県庁の星

 かつて伊丹十三監督の「スーパーの女」という映画があった。スーパーマーケットに通うのが日課の中年の主婦が、スーパーを経営している幼なじみの男の誘いがきっかけで、寂れた店を立て直していくというサクセスストーリーだ。数ある伊丹作品の中でも最高傑作の喜劇だと私は思っている。
 その最高傑作の雰囲気を漂わせつつ、まったく違う切り口で作った作品が、西谷弘初監督作となる「県庁の星」だ。(以下ネタバレあり、見たくない方はスルーしてください)
 某県が立ち上げた一大公共事業の実現に向け、民間企業との人事交流と銘打って地場の寂れたスーパーに派遣されたエリート官僚・野村(織田裕二)。その教育係に指名された“裏店長”の異名を持つパート従業員・二宮(柴咲コウ)。
 役所の仕事との勝手の違いにとまどう野村は当初、二宮ら従業員と対立。店の問題点を指摘した改善プランを作成するも、全員からそっぽを向かれ、自分のアイデアで企画した高級弁当も大失敗。そんな折、ある事件をきっかけに県の方針が変わり、野村は出世コースから外され婚約者からも離縁され、孤立のどん底に突き落とされる。一方スーパーでは、経営管理のまずさから保健所や消防署などに改善命令を突きつけられて窮地に立たされる。二宮はわらをもすがる思いで、野村が残した改善プランに目を通し、行方知れずだった野村を見つけ出し、スーパーに呼び戻す。そこから、スーパー再生のための大作戦が始まる・・・。(中略)
 やがて県庁に戻った野村は、スーパーを再生させた経験を生かして巨大公共事業の無駄を暴き、計画の改善を主張する。そして・・・。

 と、ざっとこのような内容。
 売れ残った惣菜を生かして安い弁当に流用するというネタが出てくるが、まさに「スーパーの女」からの“インスパイア”だろう。店員のユニフォームのデザインなどもだいぶ同作品を意識しているように思える。
 また、挫折して行方不明になった野村の居場所を、二宮が何の問題もなく見つけ出してしまうという設定にはどうしても無理がある。さらにその場で二宮が野村に風邪薬を渡すというのもずいぶんと用意がよすぎる。

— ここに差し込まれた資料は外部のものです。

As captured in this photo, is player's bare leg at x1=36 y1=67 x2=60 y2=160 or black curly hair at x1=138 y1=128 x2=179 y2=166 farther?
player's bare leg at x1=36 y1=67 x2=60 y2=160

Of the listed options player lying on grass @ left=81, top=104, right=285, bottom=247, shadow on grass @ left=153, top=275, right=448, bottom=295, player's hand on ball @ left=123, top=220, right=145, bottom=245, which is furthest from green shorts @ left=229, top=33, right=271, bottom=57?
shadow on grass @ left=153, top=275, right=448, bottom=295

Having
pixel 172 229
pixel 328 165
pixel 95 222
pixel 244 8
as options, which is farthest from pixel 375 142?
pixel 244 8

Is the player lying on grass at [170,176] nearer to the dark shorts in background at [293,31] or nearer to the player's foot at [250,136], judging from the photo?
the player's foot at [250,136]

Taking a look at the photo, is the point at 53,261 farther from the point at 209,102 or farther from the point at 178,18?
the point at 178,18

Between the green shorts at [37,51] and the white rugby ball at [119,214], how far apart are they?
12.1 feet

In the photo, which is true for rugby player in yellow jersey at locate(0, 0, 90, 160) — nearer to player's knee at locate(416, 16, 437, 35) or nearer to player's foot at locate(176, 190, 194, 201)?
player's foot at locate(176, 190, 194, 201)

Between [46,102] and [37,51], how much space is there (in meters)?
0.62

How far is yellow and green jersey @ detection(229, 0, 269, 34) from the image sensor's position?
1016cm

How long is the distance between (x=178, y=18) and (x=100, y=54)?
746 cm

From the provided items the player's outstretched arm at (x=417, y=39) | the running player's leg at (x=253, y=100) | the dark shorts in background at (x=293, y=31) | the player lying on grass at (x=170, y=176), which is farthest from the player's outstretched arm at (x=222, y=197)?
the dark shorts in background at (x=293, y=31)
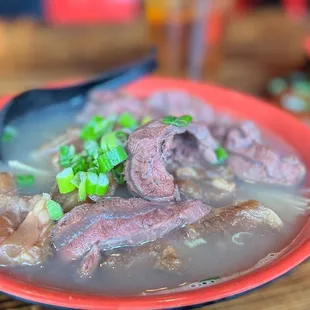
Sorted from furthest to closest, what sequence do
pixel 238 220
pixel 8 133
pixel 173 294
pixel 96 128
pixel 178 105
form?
pixel 178 105 < pixel 8 133 < pixel 96 128 < pixel 238 220 < pixel 173 294

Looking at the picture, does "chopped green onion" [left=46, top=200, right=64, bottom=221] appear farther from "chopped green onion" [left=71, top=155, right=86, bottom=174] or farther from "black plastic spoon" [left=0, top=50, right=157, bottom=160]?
"black plastic spoon" [left=0, top=50, right=157, bottom=160]

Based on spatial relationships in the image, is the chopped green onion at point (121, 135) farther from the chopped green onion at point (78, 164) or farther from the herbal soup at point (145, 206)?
the chopped green onion at point (78, 164)

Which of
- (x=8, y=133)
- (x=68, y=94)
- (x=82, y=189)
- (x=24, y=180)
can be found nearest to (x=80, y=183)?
(x=82, y=189)

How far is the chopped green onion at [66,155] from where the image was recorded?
1.35m

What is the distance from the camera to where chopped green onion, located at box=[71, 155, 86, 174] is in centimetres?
125

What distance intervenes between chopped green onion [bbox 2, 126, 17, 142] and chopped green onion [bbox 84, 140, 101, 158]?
319 millimetres

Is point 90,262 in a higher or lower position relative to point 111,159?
lower

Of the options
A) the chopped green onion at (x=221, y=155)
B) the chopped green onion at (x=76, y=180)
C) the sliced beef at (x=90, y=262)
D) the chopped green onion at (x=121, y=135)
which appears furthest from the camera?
the chopped green onion at (x=221, y=155)

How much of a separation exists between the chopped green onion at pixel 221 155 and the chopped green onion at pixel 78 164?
389mm

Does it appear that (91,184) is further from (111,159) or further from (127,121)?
(127,121)

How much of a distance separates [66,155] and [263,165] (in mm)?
543

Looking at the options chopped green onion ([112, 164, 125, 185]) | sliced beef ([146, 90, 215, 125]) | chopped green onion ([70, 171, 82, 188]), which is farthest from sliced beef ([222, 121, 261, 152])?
→ chopped green onion ([70, 171, 82, 188])

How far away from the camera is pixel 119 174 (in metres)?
1.25

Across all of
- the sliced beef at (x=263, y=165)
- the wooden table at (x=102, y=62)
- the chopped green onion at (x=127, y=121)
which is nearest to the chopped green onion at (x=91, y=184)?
the chopped green onion at (x=127, y=121)
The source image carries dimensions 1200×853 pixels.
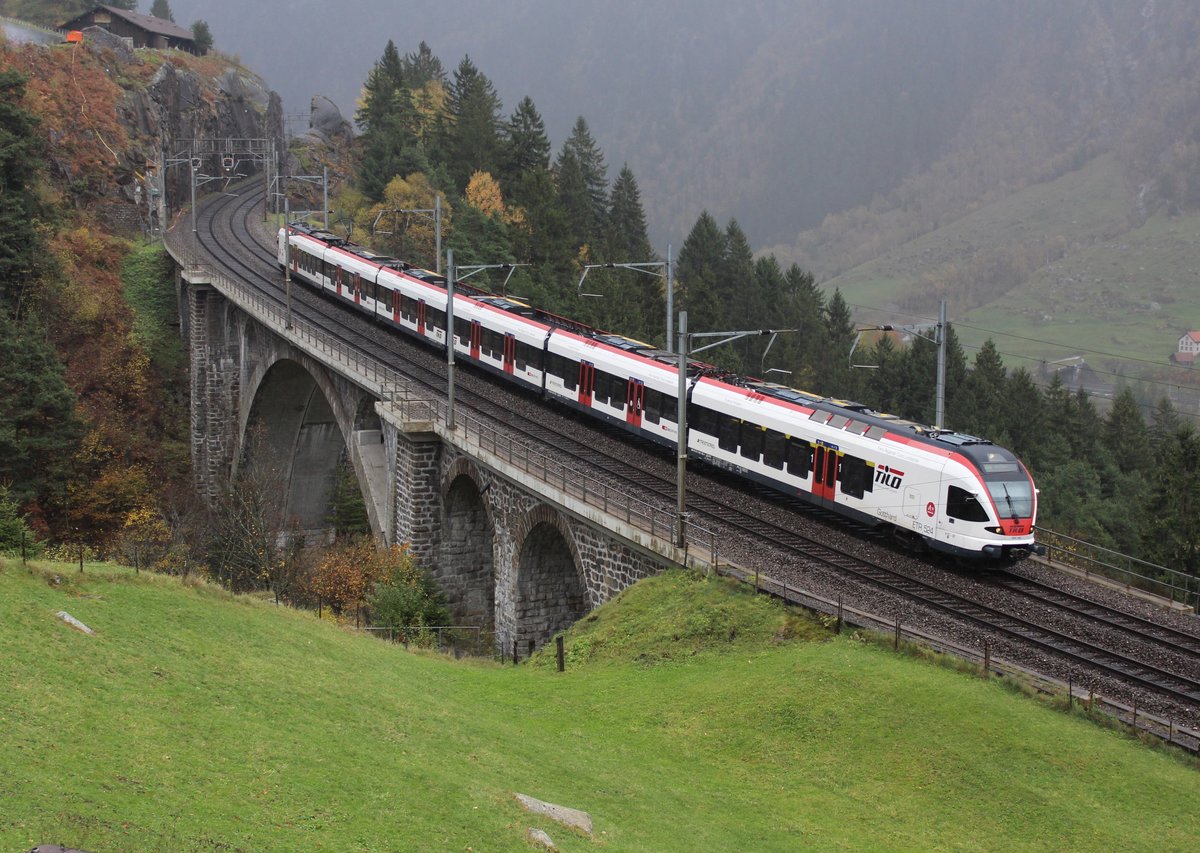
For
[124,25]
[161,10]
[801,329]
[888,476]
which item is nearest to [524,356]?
[888,476]

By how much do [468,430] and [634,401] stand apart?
18.3 feet

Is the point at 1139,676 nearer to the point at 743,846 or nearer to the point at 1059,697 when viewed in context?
the point at 1059,697

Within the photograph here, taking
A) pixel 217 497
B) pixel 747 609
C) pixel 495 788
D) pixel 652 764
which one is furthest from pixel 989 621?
pixel 217 497

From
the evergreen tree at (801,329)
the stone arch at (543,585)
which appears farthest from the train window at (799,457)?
the evergreen tree at (801,329)

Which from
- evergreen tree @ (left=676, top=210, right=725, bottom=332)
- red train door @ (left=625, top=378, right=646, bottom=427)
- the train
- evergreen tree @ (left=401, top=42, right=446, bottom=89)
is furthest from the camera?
evergreen tree @ (left=401, top=42, right=446, bottom=89)

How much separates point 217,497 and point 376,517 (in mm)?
27155

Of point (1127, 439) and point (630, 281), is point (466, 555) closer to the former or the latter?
point (630, 281)

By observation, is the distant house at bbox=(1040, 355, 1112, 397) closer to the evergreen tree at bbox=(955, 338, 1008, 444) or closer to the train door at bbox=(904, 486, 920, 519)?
the evergreen tree at bbox=(955, 338, 1008, 444)

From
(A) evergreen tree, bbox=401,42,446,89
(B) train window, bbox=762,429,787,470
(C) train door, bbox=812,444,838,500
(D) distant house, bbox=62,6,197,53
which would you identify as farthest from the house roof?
(C) train door, bbox=812,444,838,500

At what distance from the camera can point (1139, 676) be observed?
818 inches

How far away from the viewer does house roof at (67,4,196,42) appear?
11619 centimetres

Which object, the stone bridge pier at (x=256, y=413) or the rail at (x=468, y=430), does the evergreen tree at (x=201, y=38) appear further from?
the rail at (x=468, y=430)

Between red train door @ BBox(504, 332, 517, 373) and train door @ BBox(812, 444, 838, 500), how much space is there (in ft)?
62.4

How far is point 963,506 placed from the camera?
1039 inches
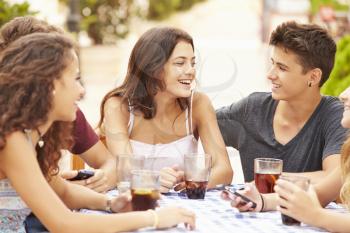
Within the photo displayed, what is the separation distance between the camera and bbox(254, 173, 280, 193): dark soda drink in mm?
2500

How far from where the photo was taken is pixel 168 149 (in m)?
3.14

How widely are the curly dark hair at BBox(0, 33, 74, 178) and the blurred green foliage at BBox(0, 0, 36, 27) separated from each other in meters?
2.70

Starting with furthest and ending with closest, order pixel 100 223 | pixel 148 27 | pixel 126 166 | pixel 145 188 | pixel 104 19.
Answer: pixel 148 27
pixel 104 19
pixel 126 166
pixel 145 188
pixel 100 223

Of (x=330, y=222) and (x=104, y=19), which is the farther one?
A: (x=104, y=19)

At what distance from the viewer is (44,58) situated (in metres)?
2.20

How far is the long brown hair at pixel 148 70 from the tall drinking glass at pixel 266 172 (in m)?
0.77

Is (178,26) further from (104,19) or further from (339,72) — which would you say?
(104,19)

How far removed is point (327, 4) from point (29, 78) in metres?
8.97

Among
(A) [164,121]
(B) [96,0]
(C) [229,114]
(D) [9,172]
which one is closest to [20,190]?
(D) [9,172]

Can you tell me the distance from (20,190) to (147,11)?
48.3 feet

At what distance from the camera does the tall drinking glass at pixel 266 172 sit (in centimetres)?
246

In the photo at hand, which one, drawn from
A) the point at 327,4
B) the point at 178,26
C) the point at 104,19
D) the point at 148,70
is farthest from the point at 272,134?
the point at 104,19

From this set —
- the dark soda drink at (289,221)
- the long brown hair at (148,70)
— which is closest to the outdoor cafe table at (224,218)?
the dark soda drink at (289,221)

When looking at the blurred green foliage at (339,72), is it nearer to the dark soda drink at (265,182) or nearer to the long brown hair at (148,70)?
the long brown hair at (148,70)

 そんな、いくつかのつっこみどころはあるが、後半にかけてはテンポもよく、満足な作品に仕上がっていたと思う。そして、ハッピーエンドをちらつかせつつも、最後の最後、「現実は映画のようにはうまくいわけではないぞ」という作り手のメッセージが込められた締め方は、何とも心憎かった。